Photo courtesy of Nicolas Jung
What makes a semiotician tick? SEMIOVOX’s Josh Glenn has invited his fellow practitioners in the field of commercial semiotics, from around the world, to answer a few revealing questions.
Montreuil (France)…
SEMIOVOX
When you were a child/teen, how did your future fascination with symbols, cultural patterns, interpreting “texts,” and getting beneath the surface of daily life manifest itself?
NICOLAS JUNG
One of my earliest memories as a cinema-goer (I must have been five years old) was the strange feeling of seeing a colored red-white-and-blue flag in a black-and-white film. My parents loved cinema, and they took me to see Jacques Tati’s Jour de fête, and I think that’s the origin of my fascination with the power of images and their interpretation.
SEMIOVOX
Describe your first encounter(s) with the theory and practice of semiotics.

▶ Supplied records:
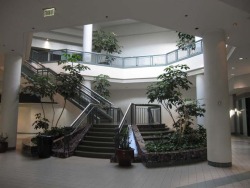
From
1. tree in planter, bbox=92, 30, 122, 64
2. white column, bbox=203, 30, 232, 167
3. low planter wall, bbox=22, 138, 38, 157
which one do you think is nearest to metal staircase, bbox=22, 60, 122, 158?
low planter wall, bbox=22, 138, 38, 157

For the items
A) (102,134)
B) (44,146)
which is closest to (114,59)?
(102,134)

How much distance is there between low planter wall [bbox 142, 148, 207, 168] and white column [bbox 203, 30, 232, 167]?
22.2 inches

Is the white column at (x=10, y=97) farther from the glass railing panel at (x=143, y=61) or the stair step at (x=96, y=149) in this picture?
the glass railing panel at (x=143, y=61)

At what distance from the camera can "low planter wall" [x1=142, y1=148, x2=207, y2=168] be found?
7062 millimetres

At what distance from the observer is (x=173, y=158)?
7.31m

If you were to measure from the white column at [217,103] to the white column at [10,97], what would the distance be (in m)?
8.05

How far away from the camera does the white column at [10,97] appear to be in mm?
10094

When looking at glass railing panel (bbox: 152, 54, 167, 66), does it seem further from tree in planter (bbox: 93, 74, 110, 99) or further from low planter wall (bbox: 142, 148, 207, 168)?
low planter wall (bbox: 142, 148, 207, 168)

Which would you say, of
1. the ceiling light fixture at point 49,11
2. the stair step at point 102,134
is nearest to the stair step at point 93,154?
the stair step at point 102,134

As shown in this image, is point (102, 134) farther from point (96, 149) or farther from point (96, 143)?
point (96, 149)

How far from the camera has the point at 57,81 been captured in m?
11.6

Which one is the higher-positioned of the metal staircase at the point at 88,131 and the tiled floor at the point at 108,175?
the metal staircase at the point at 88,131

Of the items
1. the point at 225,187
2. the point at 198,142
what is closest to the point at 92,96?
the point at 198,142

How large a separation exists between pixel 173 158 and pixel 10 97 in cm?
745
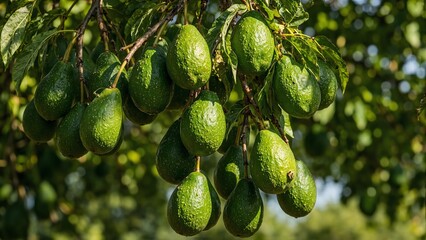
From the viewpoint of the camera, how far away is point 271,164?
5.21 feet

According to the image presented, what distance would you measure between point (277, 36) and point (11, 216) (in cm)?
284

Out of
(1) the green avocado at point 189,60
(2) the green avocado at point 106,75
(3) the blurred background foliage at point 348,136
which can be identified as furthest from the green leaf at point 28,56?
(3) the blurred background foliage at point 348,136

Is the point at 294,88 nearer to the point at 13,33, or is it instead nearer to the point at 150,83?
the point at 150,83

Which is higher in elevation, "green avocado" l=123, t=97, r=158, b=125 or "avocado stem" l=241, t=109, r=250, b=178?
"green avocado" l=123, t=97, r=158, b=125

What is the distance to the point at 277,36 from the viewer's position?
1.71m

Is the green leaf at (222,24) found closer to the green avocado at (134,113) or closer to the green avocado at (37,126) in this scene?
the green avocado at (134,113)

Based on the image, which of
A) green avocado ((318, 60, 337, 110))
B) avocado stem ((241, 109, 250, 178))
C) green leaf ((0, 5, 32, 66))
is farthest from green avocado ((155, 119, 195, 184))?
green leaf ((0, 5, 32, 66))

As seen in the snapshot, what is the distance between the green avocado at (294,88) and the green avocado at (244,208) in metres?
0.20

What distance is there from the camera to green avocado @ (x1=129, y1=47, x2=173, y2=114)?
5.22 feet

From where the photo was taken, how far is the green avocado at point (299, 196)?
1687 mm

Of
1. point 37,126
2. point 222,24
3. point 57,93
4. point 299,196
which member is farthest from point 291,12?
point 37,126

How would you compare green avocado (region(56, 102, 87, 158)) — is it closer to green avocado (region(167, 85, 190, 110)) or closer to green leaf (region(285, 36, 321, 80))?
green avocado (region(167, 85, 190, 110))

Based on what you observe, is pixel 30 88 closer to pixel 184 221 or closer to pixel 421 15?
pixel 421 15

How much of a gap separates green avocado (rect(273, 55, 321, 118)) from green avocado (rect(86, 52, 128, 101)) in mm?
358
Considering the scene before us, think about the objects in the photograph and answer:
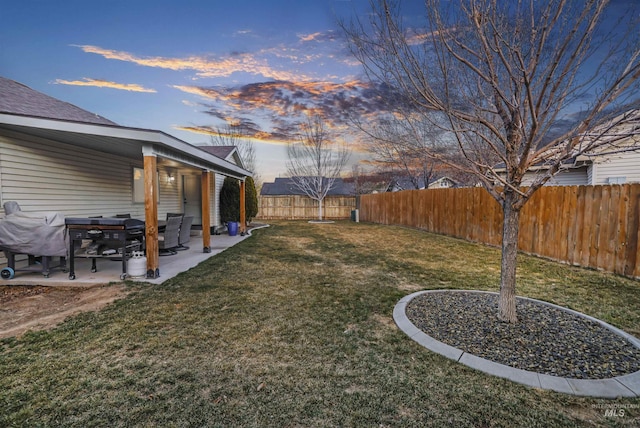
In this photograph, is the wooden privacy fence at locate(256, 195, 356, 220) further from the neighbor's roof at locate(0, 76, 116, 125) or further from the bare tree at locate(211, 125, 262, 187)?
the neighbor's roof at locate(0, 76, 116, 125)

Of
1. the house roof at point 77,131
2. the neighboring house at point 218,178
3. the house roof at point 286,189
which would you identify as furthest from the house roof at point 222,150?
the house roof at point 286,189

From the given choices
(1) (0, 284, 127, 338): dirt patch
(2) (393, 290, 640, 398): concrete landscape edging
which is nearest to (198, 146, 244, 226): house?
(1) (0, 284, 127, 338): dirt patch

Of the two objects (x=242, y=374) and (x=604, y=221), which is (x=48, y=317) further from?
(x=604, y=221)

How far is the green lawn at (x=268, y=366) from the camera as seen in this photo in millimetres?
1809

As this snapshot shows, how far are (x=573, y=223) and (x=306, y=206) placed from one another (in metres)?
16.9

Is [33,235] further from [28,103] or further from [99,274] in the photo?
[28,103]

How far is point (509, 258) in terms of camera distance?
9.72 ft

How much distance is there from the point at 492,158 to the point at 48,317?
5.97 meters

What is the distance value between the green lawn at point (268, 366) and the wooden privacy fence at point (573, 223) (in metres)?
0.96

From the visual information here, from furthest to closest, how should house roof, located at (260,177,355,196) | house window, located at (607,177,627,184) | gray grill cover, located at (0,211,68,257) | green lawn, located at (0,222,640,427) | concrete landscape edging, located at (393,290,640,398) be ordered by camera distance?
house roof, located at (260,177,355,196) < house window, located at (607,177,627,184) < gray grill cover, located at (0,211,68,257) < concrete landscape edging, located at (393,290,640,398) < green lawn, located at (0,222,640,427)

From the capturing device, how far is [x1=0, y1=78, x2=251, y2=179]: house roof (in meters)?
4.71

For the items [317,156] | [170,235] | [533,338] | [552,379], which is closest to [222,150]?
[170,235]

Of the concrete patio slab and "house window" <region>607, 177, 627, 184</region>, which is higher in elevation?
"house window" <region>607, 177, 627, 184</region>

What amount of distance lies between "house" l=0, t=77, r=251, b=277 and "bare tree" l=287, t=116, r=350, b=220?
1063 centimetres
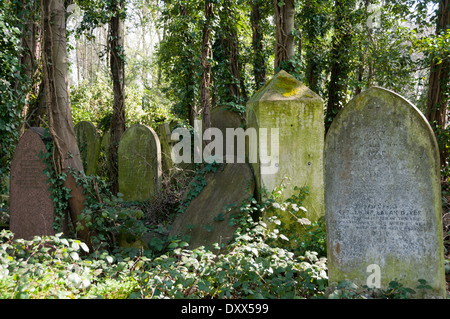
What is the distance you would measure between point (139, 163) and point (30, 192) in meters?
3.08

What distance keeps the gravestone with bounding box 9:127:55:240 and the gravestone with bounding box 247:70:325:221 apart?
3.06 m

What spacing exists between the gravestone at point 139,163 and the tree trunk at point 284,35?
129 inches

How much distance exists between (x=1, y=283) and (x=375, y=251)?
2956 mm

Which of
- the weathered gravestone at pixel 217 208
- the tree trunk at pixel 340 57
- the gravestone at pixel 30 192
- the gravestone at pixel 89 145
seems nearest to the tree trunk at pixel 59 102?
the gravestone at pixel 30 192

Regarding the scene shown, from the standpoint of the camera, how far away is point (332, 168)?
3.39 m

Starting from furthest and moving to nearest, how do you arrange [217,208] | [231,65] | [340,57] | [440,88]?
[340,57] < [231,65] < [440,88] < [217,208]

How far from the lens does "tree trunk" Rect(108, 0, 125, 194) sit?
8930 mm

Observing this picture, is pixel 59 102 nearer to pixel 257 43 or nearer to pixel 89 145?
pixel 89 145

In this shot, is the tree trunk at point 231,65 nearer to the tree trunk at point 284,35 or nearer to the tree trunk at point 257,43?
the tree trunk at point 257,43

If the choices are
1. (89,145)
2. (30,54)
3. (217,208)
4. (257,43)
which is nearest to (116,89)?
(89,145)

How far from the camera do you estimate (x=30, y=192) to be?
17.8ft

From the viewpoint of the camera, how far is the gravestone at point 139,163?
26.5 ft

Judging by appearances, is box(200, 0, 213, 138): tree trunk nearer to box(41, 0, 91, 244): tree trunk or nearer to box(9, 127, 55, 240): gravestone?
box(41, 0, 91, 244): tree trunk

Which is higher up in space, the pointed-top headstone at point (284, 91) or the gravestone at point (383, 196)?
the pointed-top headstone at point (284, 91)
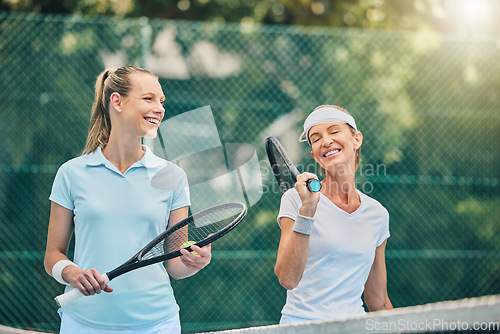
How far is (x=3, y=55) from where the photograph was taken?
4945 millimetres

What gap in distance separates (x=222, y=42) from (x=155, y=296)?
147 inches

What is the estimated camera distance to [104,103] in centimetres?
204

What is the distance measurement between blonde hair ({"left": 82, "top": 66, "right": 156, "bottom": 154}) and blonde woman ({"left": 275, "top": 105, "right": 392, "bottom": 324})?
24.7 inches

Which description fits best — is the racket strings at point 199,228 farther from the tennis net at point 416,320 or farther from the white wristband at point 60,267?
the tennis net at point 416,320

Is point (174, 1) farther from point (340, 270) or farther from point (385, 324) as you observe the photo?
point (385, 324)

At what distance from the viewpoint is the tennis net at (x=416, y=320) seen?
3.83 feet

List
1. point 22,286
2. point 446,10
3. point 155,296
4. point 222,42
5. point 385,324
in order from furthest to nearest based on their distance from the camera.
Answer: point 446,10 < point 222,42 < point 22,286 < point 155,296 < point 385,324

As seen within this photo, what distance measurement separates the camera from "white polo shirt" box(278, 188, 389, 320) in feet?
6.21

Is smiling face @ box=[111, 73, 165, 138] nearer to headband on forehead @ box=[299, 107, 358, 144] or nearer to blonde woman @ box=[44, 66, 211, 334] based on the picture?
blonde woman @ box=[44, 66, 211, 334]

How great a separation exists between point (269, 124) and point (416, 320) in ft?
12.9

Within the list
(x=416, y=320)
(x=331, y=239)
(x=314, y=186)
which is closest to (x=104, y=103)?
(x=314, y=186)

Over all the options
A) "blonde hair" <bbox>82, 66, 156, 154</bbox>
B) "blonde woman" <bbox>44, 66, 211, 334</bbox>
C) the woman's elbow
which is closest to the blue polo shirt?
"blonde woman" <bbox>44, 66, 211, 334</bbox>

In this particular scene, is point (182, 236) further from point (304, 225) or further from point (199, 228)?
point (304, 225)

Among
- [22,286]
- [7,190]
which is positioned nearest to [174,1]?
[7,190]
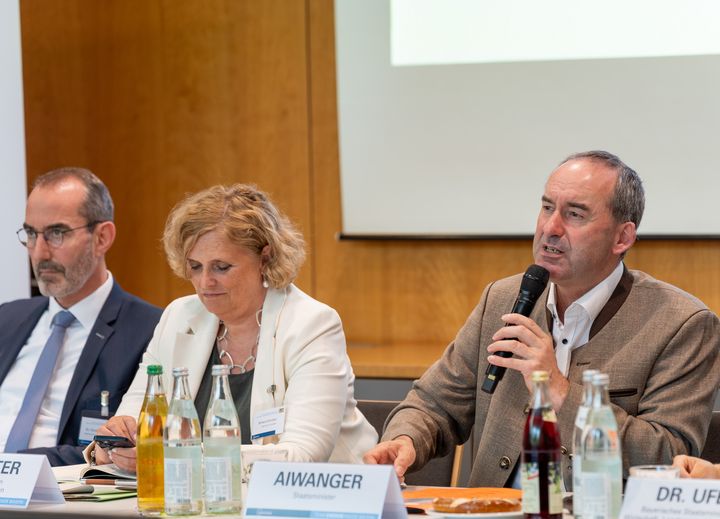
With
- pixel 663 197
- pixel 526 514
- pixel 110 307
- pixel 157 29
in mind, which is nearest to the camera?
pixel 526 514

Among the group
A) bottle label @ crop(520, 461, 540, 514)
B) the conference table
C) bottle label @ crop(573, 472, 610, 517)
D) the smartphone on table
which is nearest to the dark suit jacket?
the smartphone on table

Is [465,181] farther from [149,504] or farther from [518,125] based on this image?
[149,504]

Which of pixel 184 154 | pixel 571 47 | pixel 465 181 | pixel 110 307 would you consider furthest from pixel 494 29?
pixel 110 307

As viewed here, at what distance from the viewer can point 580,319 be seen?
→ 266 centimetres

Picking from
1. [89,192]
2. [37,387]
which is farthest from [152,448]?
[89,192]

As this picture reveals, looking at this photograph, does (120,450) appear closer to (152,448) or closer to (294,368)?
(152,448)

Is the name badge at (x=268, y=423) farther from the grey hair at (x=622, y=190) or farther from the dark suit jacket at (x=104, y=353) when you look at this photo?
the grey hair at (x=622, y=190)

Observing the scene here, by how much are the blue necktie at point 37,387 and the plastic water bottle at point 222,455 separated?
4.86 feet

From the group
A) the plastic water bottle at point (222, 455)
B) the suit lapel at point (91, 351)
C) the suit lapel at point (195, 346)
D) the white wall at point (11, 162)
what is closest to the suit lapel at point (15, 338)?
the suit lapel at point (91, 351)

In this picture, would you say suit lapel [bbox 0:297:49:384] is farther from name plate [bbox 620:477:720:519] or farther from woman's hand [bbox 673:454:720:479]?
name plate [bbox 620:477:720:519]

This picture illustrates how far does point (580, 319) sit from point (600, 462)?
1013 millimetres

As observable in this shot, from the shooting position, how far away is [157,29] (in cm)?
552

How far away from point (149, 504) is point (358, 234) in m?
3.33

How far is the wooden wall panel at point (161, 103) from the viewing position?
538 centimetres
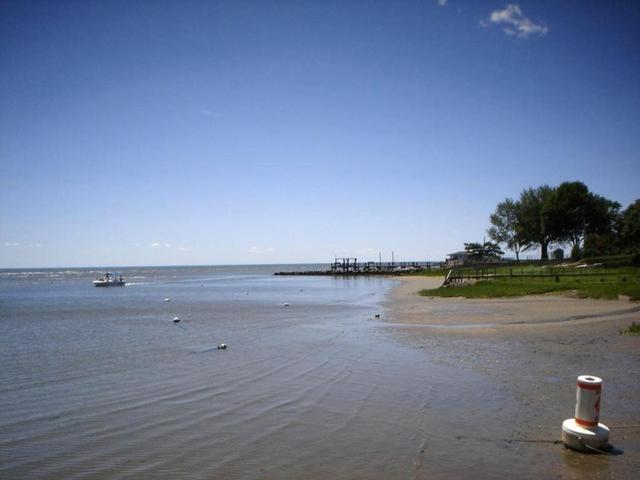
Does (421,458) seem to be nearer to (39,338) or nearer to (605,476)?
(605,476)

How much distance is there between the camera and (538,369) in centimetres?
1220

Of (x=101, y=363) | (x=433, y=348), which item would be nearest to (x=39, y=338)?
(x=101, y=363)

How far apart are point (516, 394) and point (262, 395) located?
5.72 metres

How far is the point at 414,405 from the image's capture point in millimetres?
9617

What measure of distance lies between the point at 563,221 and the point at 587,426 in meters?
83.9

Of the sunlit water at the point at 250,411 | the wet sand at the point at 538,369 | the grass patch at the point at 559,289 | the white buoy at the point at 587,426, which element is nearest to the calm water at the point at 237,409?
the sunlit water at the point at 250,411

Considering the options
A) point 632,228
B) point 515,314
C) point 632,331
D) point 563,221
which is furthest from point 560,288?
point 563,221

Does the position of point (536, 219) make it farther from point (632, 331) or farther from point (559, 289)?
point (632, 331)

▶ Tasks to complete:
A. In the interview with Nicolas Jung, why does he trace his interest in images back to seeing Jour de fête as a child? Answer in one to three sentences.
B. Based on the interview with Nicolas Jung, say yes or no to each statement and quote the words that decide it:
(i) Jung was around five years old when he saw the colored flag.
(ii) Jung's parents had little interest in cinema.
(iii) Josh Glenn invited only French practitioners to answer the questions.
C. Carry on the interview with Nicolas Jung, picking up right after its last line.
The records are separate material and have nothing to do with the interview.

▶ Answer set:
A. When he was about five, his parents, who loved cinema, took him to see Jacques Tati's Jour de fête. He had a strange feeling when he saw a colored red-white-and-blue flag in the black-and-white film, and he thinks that is where his fascination with the power of images and their interpretation began.

B.
(i) Yes: "I must have been five years old"
(ii) No: "My parents loved cinema"
(iii) No: "from around the world"

C.
NICOLAS JUNG
My first encounter with semiotics was a personal one: Georges Molinié, a professor at the Sorbonne University. His seminar on the reception of literary and artistic works and his books on what he called “semiostylistics” first intrigued me (I didn’t understand much of it at first), then fascinated me (I then started a research into the intersemiotics of the arts, working in particular on the novels of Le Clézio and the films of Wim Wenders). What was fascinating at the time was his thought on the co-creation of the work by the author and the reader or viewer of the film — the moment when the work escapes its creator to become the possession of the receiver.
SEMIOVOX
How did you find your own way to doing semiotics?
NICOLAS JUNG
After my initial studies in linguistics and semiotics, I became a teacher of French as a foreign language for twelve years, before resuming my studies in semiotics applied to communication and marketing. I met some passionate people, including Gaëlle Pineda, with whom I now work at Sémiosine and whom you interviewed last year. At the end of this year-long training course, we set up a blog, Sémiozine, and then, for billing reasons, a consulting firm, Sémiosine — the original idea was to make a veiled homage to Roland Barthes and his book S/Z, but Google doesn’t really like this kind of pun…
SEMIOVOX
What are the most important attributes of a good semiotician?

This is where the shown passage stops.